= Stuckist photographers =

Cellular Toxicity

Stuckist photographers develop the values of the Stuckism art painting movement into film and photography. Some of them are in a group called the Stuckist Photographers.

==Individual photographers==

Robert Janás is a Czech Stuckist photographer and poet. He founded The Prague Stuckists in 2004, and has curated shows of the group and held solo photography shows.

Alexis Hunter was a contemporary New Zealand painter and photographer, who used feminist theory in her work. She lived in London. Hunter was a member of Stuckism. In 2011 she exhibited photography in The Enemies of Art show in London with the Stuckists. She took part in Stuckist demonstrations against the Turner Prize, and published photos of the 2008 demonstration on her website.

==Group==
The Stuckist Photographers were founded in London advocating feeling, ideas and personal expression. This was a development of the Stuckism movement from painting into film and photography. Stuckist Photographers share many of the ideals uniting the Stuckist painters.

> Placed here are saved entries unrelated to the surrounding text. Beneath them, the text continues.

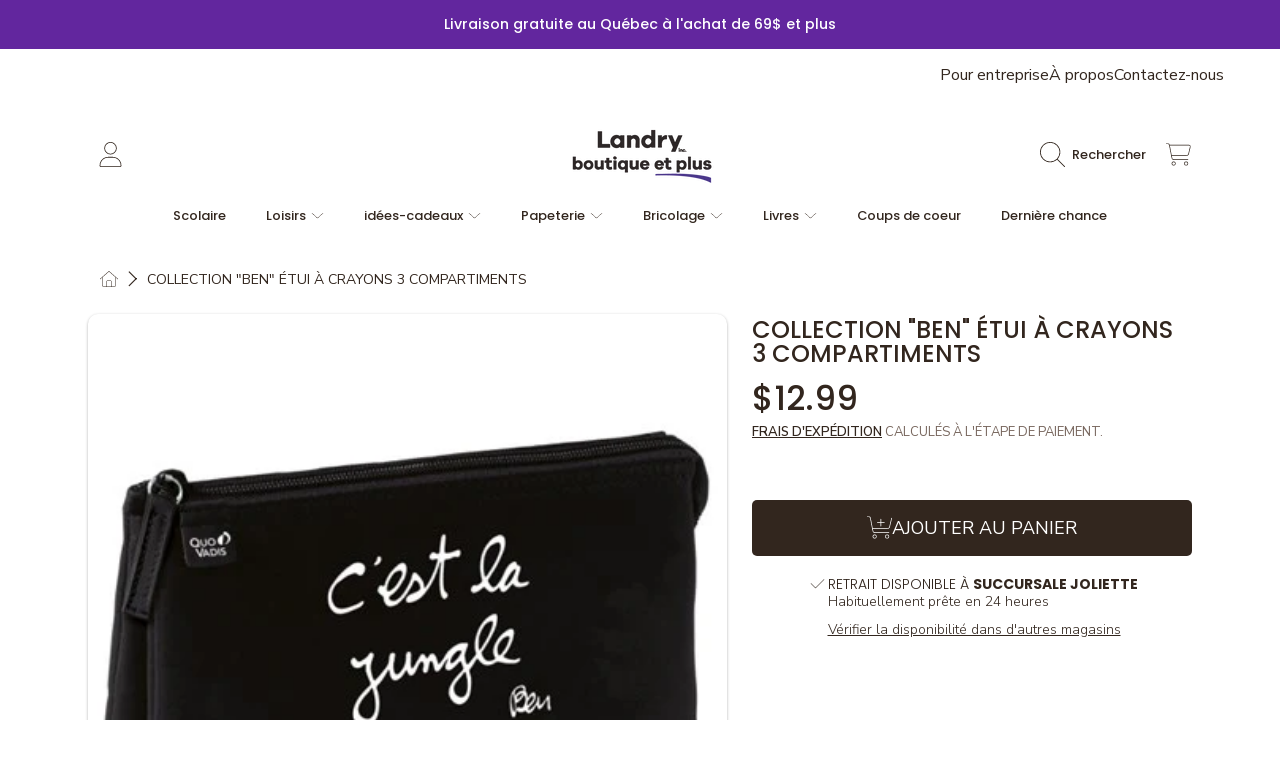

--- FILE ---
content_type: text/html; charset=utf-8
request_url: https://boutiquelandry.ca/variants/28852693139536/?section_id=pickup-availability
body_size: 846
content:
<div id="shopify-section-pickup-availability" class="shopify-section">
<pickup-availability-preview class="pickup-availability-preview">
        <i class="icon icon-check fa-thin fa-check"></i>
      

    <div class="pickup-availability-info"><p class="caption-large">Retrait disponible à <span class="pickup-store-name color-foreground-accent-1">Succursale Joliette</span></p>
        <p class="caption color-foreground-accent-1">Habituellement prête en 24 heures</p>
        <button id="ShowPickupAvailabilityDrawer" class="pickup-availability-button link link--text underlined-link" aria-haspopup="dialog">Vérifier la disponibilité dans d&#39;autres magasins
</button></div>
  </pickup-availability-preview>

  <pickup-availability-drawer tabindex="-1" role="dialog" aria-modal="true" aria-labelledby="PickupAvailabilityHeading">
    <div class="pickup-availability-scroll">
      <div class="pickup-availability-wrap">
        <div class="pickup-availability-popup background-modal">
          <div class="pickup-availability-header">
            <div class="pickup-availability-header__title">
              <h2 class="h3 pickup-availability-drawer-title product-title-style" id="PickupAvailabilityHeading">COLLECTION &quot;BEN&quot; ÉTUI À CRAYONS 3 COMPARTIMENTS</h2>
            </div><button class="pickup-availability-drawer-button btn btn--style-2 btn-close-modal-text" type="button" aria-label="Fermer">
              Fermer
            </button>
          </div>

          <ul class="pickup-availability-list list-unstyled" role="list" data-store-availability-drawer-content><li class="pickup-availability-list__item">
                <h3 class="h4">Succursale Berthierville</h3>
                <div class="pickup-availability-preview pickup-availability-preview--red"><i class="icon icon-close fa-thin fa-xmark"></i>
                    <p>Retrait indisponible</p></div><address class="pickup-availability-address">
                  <p>951 Bd Gilles Villeneuve<br>Berthierville QC J0K 1A0<br>Canada</p>
<p>+14508367016</p></address>
              </li><li class="pickup-availability-list__item">
                <h3 class="h4">Succursale Joliette</h3>
                <div class="pickup-availability-preview"><i class="icon icon-check fa-thin fa-check"></i>
                    <p>Retrait disponible
                    <span>habituellement prête en 24 heures</span></p></div><address class="pickup-availability-address">
                  <p>320 Rue Taché<br>Joliette QC J6E 4A4<br>Canada</p>
<p>+14507561033</p></address>
              </li></ul>
        </div>
      </div>
    </div>
  </pickup-availability-drawer><script type="application/json">
  {
    "store_availabilities": [{
          "location" : {
            "id": 71553876226,
            "address": {"first_name":null,"address1":"951 Bd Gilles Villeneuve","phone":"+14508367016","city":"Berthierville","zip":"J0K 1A0","province":"Quebec","country":"Canada","last_name":null,"address2":"","company":null,"latitude":46.0863277,"longitude":-73.1914805,"name":"","country_code":"CA","province_code":"QC"},
            "name": "Succursale Berthierville"
          },
          "pick_up_time": "Habituellement prête en 24 heures"
        },
{
          "location" : {
            "id": 19245769,
            "address": {"first_name":null,"address1":"320 Rue Taché","phone":"+14507561033","city":"Joliette","zip":"J6E 4A4","province":"Quebec","country":"Canada","last_name":null,"address2":"","company":null,"latitude":46.0213158,"longitude":-73.4334634,"name":"","country_code":"CA","province_code":"QC"},
            "name": "Succursale Joliette"
          },
          "pick_up_time": "Habituellement prête en 24 heures"
        }
]
  }
</script>
</div>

The Stuckist Photographers emerged when Larry Dunstan asked, "Is there a place for photography in Stuckism?" The photography group is independent of the artists' group, but in alliance with it. The photographers also state that they are a Remodernist group, meaning that their aspiration is to establish "a new spirituality in art".

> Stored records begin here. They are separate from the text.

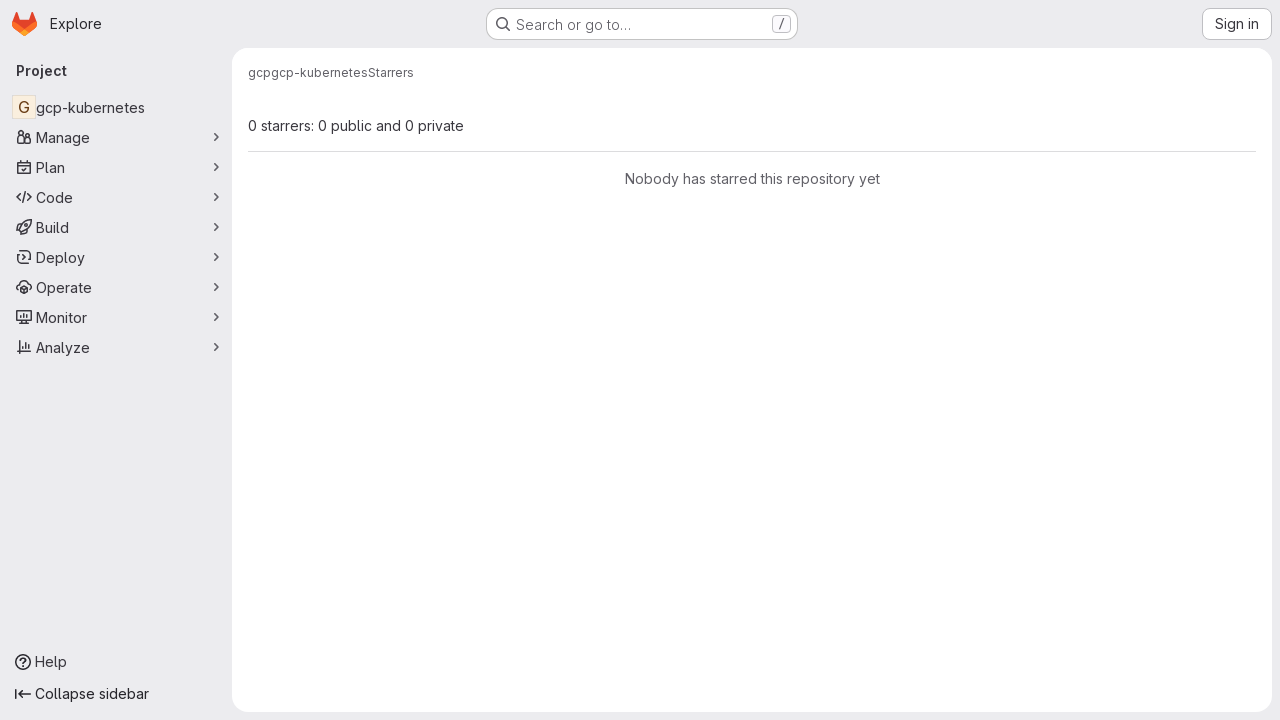

--- FILE ---
content_type: text/javascript; charset=utf-8
request_url: https://git.nekosoft.org/assets/webpack/pages.projects.95917c1a.chunk.js
body_size: 91
content:
(this.webpackJsonp=this.webpackJsonp||[]).push([["pages.projects"],{244:function(e,p,s){s("HVBj"),e.exports=s("gjpc")}},[[244,"runtime","main","commons-pages.projects-pages.projects.activity-pages.projects.alert_management.details-pages.project-16912510"]]]);
//# sourceMappingURL=pages.projects.95917c1a.chunk.js.map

Gina's Restaurant, a photograph by Charles Thomson (centre). He states: "The photos that I am in, I took with the camera held at arm's length."

The Manifesto of the Stuckist Photographers states 11 points, among them:

Concepts with integrity are at the heart of the Stuckist photograph
The Stuckist Photographer develops vision and reality
The Stuckist Photographer has depth, soul, heart, love and passion for the art of photography

An exhibition of the Stuckist Photographers, their first major show, took place at the Lady Lever Art Gallery as part of The Stuckists Punk Victorian show during the 2004 Liverpool Biennial. Jesse Richards wrote in NYArts of Wolf Howard's photography: "beautiful haunting images that seem to be from a world long gone by." He said " The work of Andy Bullock on the other hand, and Dunstan to a slightly lesser degree unfortunately smacks of them being conceptual artists in Stuckist clothing".

The other current members are Wolf Howard, Ella Guru and Charles Thomson. They each take a different approach to photography. Bullock, whose work is in the National Portrait Gallery, takes an introspective and sometimes political stance. Dunstan uses his facility as a commercial photographer to address the question of beauty, as well as environmental issues and the effects of technology, such as airborne "tube dust". Howard works exclusively with pinhole photographs, and Thomson records his everyday experiences with a "snap-shot vocabulary".